東日本大震災後、原子力発電所の稼働が止まった。2010年代、原発炉心溶融という惨事を機に電力改革が本格化した。しかし、政府は明確な道しるべを示せず。民間は振り回されている。
「これはもう受け入れるしかない」。2012年6月16日。民主党の野田佳彦政権は、定期検査のために停止中だった関西電力大飯原子力発電所(福井県おおい町)3、4号機の再稼働を決めた。その知らせを聞いて、おおい町議会で長年原発行政に関わってきた町議の浜上雄一らは覚悟を固めるほかなかった。

前年3月の東日本大震災に伴う東京電力福島第1原発の事故で、定検に入った後の日本の原発は再稼働ができない状態にあった。原発の安全性をどのように高め、確認するかという手法を巡って議論がまとまらなかったからだ。12年5月には国内に約50基ある原発すべてが停止する事態となり、原発依存度の高い関電管内では、夏の需要期に電力不足に陥る懸念が広がっていた。

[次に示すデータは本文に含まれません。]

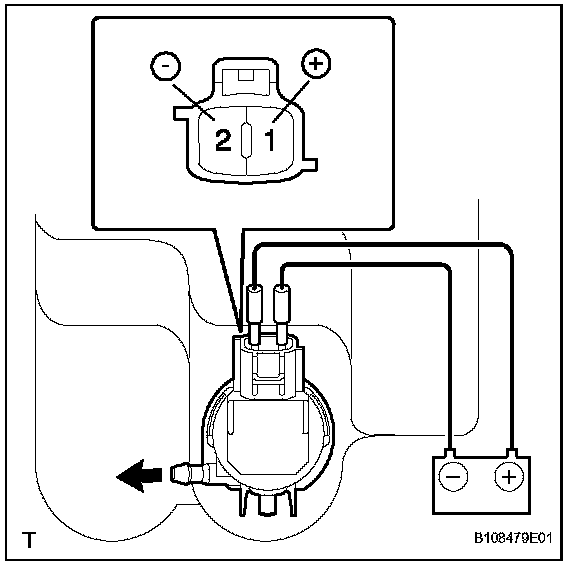 -
+
2
1
-
+
T
B108479E01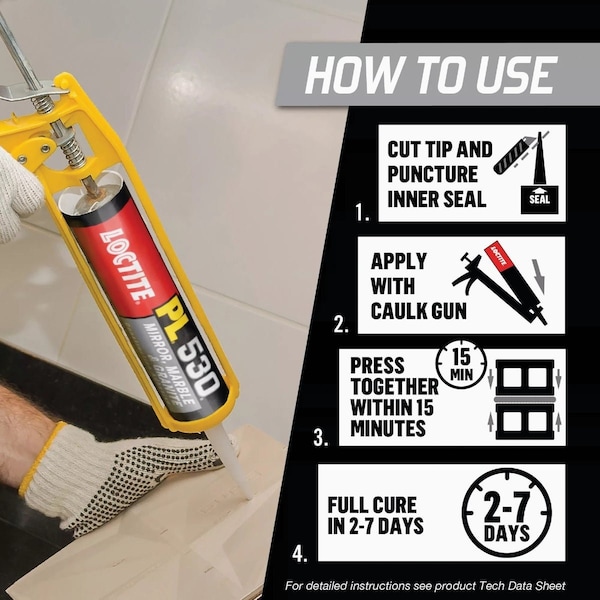 LOCTITE
PL 530
MIRROR, MARBLE & GRANITE

HOW TO USE

1. CUT TIP AND PUNCTURE INNER SEAL
SEAL

2. APPLY WITH CAULK GUN
LOCTITE

3. PRESS TOGETHER WITHIN 15 MINUTES
15 MIN

4. FULL CURE IN 2-7 DAYS
2-7 DAYS

For detailed instructions see product Tech Data Sheet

そんな中で県は大飯原発3、4号機の再稼働に同意した。地元自治体としてその方針を受け入れたおおい町議にとっては「苦渋の選択」(浜上)だった。
原発重視から再エネ育成へ
2010年代、日本の電力・エネルギー政策は袋小路に入った。きっかけは東日本大震災である。津波によって福島第1原発が炉心溶融という未曽有の大事故を起こし、その対応を巡って時の民主党政権は迷走を続けた。
11年3月の事故直後、原子力行政を担当する経済産業省の原子力安全・保安院は電力各社に緊急安全対策を指示し、経産相の海江田万里はそれが実施されれば再稼働は可能とした。ところが、首相の菅直人は対応要件を満たしている中部電力・浜岡原発(静岡県御前崎市)について、同年5月になって超長期の安全対策のためとして同社に運転停止を求めた。
閣内不統一とも取れる動きは原発への不安を増幅させ、立地自治体は不信感を募らせた。すると政府はその後、災害などによる負荷を通常より高くして原発の安全性などをシミュレーションするストレステストを実施。12年春には安全性の暫定基準も設けるなど、“泥縄式”の対応を繰り返した。
この原発事故を機に日本のエネルギー政策の方向は、大きく変わった。